In my last project I worked on a external textual DSL for defining products in telecommunications.

At this time, the products and their parts (deep tree of “features” then composed to products) are all maintained in Excel. This is great for the “inventor” and power-user, but it’s very hard to enforce structural correctness and business rules. Also working in a team and versioning is almost impossible.

A textual DSL was chosen over a custom application, because gives much more “power” to the user, because he is editing raw data in a very feasible way.

Sad that Microsoft dropped their investment in DSLs. But, so what. We’ve got Xtext. There is only one drawback. It’s Java + Eclipse, not C# + Visual Studio.

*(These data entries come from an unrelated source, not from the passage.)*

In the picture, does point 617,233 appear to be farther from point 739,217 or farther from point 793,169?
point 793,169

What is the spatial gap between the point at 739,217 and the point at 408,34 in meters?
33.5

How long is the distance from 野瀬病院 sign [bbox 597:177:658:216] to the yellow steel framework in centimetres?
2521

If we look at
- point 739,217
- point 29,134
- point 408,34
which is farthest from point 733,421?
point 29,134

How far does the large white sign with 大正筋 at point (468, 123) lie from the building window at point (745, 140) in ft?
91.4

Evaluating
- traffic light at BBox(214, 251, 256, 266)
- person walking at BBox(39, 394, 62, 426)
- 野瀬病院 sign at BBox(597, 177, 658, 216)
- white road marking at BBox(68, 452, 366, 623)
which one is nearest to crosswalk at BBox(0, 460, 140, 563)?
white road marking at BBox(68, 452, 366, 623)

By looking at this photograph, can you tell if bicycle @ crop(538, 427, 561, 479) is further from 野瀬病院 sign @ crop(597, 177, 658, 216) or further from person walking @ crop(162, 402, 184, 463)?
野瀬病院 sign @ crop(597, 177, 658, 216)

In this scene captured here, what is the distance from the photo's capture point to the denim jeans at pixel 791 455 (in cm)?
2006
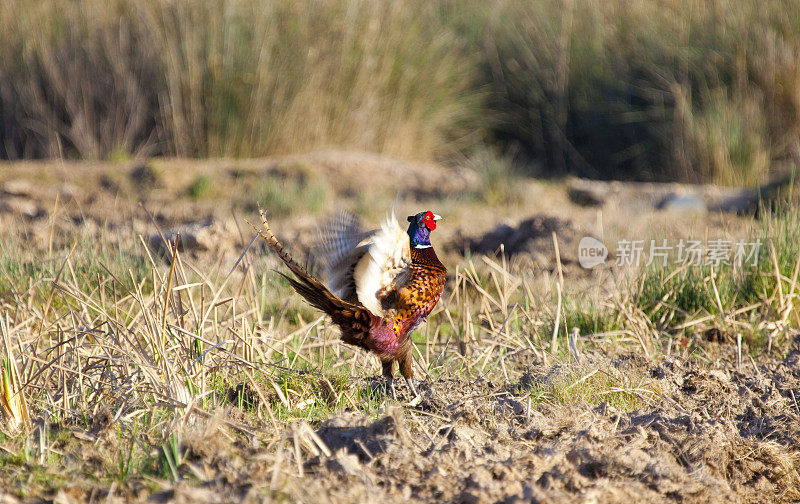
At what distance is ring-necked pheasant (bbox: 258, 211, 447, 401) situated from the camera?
7.65 feet

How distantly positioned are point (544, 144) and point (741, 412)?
7615mm

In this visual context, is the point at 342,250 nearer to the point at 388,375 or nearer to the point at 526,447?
the point at 388,375

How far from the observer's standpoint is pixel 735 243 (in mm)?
4164

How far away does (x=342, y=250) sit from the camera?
2.43 m

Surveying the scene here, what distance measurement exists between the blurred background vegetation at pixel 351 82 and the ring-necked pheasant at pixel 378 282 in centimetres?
574

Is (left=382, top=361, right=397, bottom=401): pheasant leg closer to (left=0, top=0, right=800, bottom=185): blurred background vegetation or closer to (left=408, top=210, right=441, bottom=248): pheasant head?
(left=408, top=210, right=441, bottom=248): pheasant head

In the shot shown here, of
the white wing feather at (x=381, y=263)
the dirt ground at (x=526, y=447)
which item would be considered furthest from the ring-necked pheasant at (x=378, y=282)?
the dirt ground at (x=526, y=447)

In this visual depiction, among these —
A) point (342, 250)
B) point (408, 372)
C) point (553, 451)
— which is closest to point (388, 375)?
point (408, 372)

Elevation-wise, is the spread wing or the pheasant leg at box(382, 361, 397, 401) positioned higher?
the spread wing

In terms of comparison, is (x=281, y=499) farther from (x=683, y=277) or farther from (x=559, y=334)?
(x=683, y=277)

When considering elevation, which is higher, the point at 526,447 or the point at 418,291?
the point at 418,291

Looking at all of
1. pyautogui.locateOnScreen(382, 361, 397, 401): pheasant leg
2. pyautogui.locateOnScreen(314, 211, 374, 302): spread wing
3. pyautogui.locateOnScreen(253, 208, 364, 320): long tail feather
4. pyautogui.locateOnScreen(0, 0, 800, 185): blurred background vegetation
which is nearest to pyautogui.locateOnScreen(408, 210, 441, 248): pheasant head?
pyautogui.locateOnScreen(314, 211, 374, 302): spread wing

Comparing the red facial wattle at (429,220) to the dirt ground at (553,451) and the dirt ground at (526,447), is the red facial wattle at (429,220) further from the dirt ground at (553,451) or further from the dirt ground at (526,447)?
the dirt ground at (553,451)

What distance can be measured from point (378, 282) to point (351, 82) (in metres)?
6.52
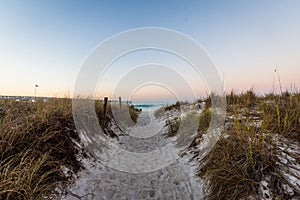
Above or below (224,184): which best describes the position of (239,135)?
above

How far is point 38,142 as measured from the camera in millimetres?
3332

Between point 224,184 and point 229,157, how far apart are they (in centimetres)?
51

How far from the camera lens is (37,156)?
10.1 ft

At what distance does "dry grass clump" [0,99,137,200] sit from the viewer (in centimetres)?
227

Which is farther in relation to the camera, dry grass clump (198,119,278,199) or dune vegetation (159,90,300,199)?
dry grass clump (198,119,278,199)

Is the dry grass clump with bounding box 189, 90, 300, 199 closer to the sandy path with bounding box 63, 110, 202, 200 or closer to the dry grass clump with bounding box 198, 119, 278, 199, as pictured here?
the dry grass clump with bounding box 198, 119, 278, 199

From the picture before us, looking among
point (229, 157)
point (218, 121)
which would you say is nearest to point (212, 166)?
point (229, 157)

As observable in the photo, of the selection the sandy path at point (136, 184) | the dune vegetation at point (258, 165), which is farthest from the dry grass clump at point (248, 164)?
the sandy path at point (136, 184)

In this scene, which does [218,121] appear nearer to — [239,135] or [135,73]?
[239,135]

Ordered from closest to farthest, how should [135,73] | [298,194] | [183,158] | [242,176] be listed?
[298,194], [242,176], [183,158], [135,73]

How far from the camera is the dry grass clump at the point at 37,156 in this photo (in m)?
2.27

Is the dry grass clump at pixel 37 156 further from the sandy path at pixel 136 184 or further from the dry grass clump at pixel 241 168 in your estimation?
the dry grass clump at pixel 241 168

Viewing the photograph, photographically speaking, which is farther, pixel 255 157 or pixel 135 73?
pixel 135 73

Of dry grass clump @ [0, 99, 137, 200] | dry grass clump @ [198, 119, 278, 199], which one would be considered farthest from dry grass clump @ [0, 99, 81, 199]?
dry grass clump @ [198, 119, 278, 199]
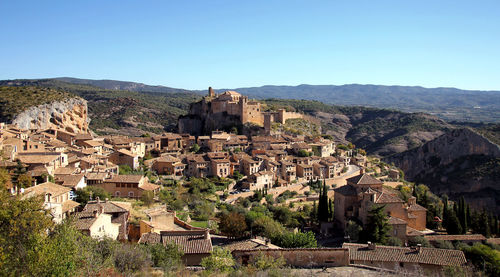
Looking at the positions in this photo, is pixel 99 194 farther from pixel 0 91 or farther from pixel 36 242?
pixel 0 91

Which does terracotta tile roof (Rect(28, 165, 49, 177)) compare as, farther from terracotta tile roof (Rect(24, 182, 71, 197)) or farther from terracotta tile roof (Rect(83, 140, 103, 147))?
terracotta tile roof (Rect(83, 140, 103, 147))

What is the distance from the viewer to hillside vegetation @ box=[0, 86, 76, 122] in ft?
154

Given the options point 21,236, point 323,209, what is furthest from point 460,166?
point 21,236

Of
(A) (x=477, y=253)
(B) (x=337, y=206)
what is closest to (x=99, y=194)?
(B) (x=337, y=206)

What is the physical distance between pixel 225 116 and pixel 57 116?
25.6 metres

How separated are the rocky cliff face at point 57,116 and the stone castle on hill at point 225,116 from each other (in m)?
16.8

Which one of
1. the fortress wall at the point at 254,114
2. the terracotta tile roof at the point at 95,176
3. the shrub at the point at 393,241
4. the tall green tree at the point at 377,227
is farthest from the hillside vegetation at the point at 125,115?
the shrub at the point at 393,241

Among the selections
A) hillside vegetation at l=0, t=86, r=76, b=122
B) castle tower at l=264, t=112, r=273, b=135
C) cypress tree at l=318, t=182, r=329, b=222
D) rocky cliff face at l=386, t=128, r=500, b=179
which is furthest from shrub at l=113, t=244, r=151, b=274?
rocky cliff face at l=386, t=128, r=500, b=179

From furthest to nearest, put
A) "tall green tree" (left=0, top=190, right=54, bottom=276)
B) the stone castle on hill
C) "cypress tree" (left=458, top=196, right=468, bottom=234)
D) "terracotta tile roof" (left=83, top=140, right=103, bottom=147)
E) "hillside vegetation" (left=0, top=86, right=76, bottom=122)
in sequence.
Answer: the stone castle on hill
"hillside vegetation" (left=0, top=86, right=76, bottom=122)
"terracotta tile roof" (left=83, top=140, right=103, bottom=147)
"cypress tree" (left=458, top=196, right=468, bottom=234)
"tall green tree" (left=0, top=190, right=54, bottom=276)

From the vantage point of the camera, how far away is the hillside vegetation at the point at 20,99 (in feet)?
154

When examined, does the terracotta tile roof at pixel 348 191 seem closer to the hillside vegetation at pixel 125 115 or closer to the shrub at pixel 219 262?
the shrub at pixel 219 262

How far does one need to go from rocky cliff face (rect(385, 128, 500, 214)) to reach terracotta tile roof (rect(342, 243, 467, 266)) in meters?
48.0

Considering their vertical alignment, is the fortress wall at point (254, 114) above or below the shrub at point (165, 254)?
above

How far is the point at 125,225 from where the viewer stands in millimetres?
19562
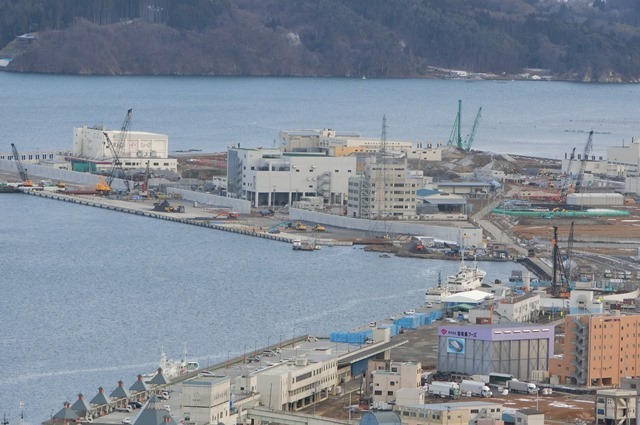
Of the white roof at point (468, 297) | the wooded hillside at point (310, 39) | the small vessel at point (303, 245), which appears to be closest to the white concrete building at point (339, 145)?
the small vessel at point (303, 245)

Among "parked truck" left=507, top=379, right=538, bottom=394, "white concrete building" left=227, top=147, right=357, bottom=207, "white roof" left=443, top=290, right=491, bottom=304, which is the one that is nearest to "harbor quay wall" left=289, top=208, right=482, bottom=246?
"white concrete building" left=227, top=147, right=357, bottom=207

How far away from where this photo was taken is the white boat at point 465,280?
110ft

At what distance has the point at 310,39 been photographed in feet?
404

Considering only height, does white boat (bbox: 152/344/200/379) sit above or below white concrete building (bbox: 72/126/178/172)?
below

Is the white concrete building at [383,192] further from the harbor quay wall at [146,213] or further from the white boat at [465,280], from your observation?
the white boat at [465,280]

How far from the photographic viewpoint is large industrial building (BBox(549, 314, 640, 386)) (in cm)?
2688

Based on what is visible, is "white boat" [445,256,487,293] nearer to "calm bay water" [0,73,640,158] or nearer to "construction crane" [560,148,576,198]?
"construction crane" [560,148,576,198]

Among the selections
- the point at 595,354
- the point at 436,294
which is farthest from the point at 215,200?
the point at 595,354

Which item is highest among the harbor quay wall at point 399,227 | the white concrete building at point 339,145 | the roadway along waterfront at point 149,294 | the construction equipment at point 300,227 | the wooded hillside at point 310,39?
the wooded hillside at point 310,39

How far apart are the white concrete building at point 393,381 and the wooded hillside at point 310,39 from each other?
88.2 m

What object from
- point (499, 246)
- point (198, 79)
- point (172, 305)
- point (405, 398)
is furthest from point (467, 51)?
point (405, 398)

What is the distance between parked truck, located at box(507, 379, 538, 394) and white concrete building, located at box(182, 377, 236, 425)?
4.56m

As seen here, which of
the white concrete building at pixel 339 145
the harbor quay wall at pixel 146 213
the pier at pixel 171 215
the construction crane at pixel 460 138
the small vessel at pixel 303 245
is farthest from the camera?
the construction crane at pixel 460 138

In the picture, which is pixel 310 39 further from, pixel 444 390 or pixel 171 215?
pixel 444 390
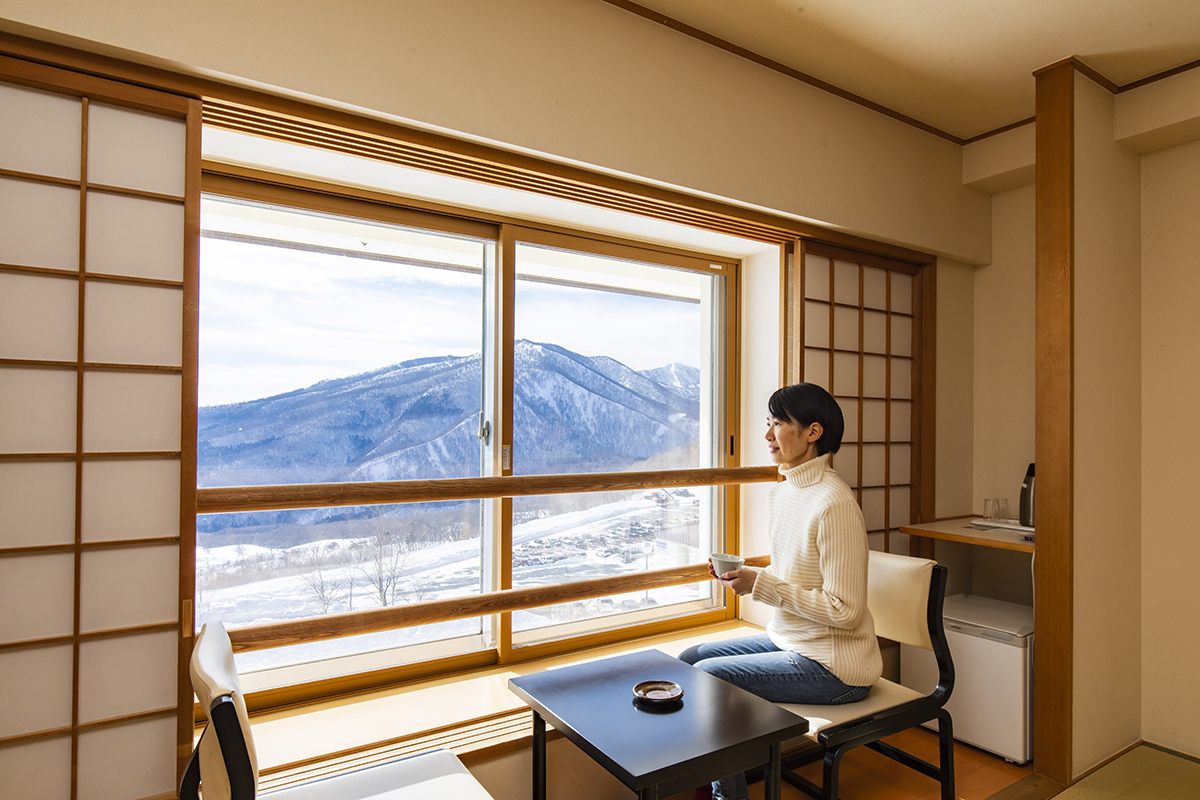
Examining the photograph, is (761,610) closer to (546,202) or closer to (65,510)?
(546,202)

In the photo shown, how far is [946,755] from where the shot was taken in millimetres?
2023

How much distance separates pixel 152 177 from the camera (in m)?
1.53

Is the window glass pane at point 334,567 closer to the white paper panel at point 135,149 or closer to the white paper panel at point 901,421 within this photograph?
the white paper panel at point 135,149

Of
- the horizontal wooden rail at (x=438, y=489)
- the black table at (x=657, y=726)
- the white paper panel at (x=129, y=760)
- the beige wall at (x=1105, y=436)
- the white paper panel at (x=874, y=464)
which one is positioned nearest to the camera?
the black table at (x=657, y=726)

First I had plans (and started) to write about a particular scoping problem I had to solve in this DSL, but then I moved to a different project. So instead I’ll just post the introductory part where I listed the features of Xtext, just in case this is new to you 🙂

  • Xtext is a Language Workbench for external textual DSLs.
  • Xtext builds on Java+Eclipse.
  • Xtext is a rich grammar language.
  • Xtext builds on EMF (Eclipse Modeling Framework, a rich meta-meta model).
  • Xtext derives a EMF-based meta-model from your grammar definition (Semantic Model).
  • Xtext generates a Antlr-Parser from your grammar definition and automatically converts the AST into your semantic model.
  • Xtext generates an Eclipse-based text editor including syntax highlighting, cross-reference resolving, validation, formatting, outline-view, code-completion, rename refactoring, go to definition navigation + much more.
  • Xtext offers a rich API for validating you semantic model, but shows warnings and errors in the editor (squiggles).
  • Xtext offers a rich API for configuring your DSLs formatting (spaces, line breaks, eg).
  • Xtext lets you define custom scoping – including generic support for packages/namespaces + imports.
  • Xtext comes with a base-language (Xbase) for expressions (including compilation of expressions to Java).
  • Xtext comes with a template language (Xtend) for generating artifacts from your semantic model (model-to-model or model-to-text transformations).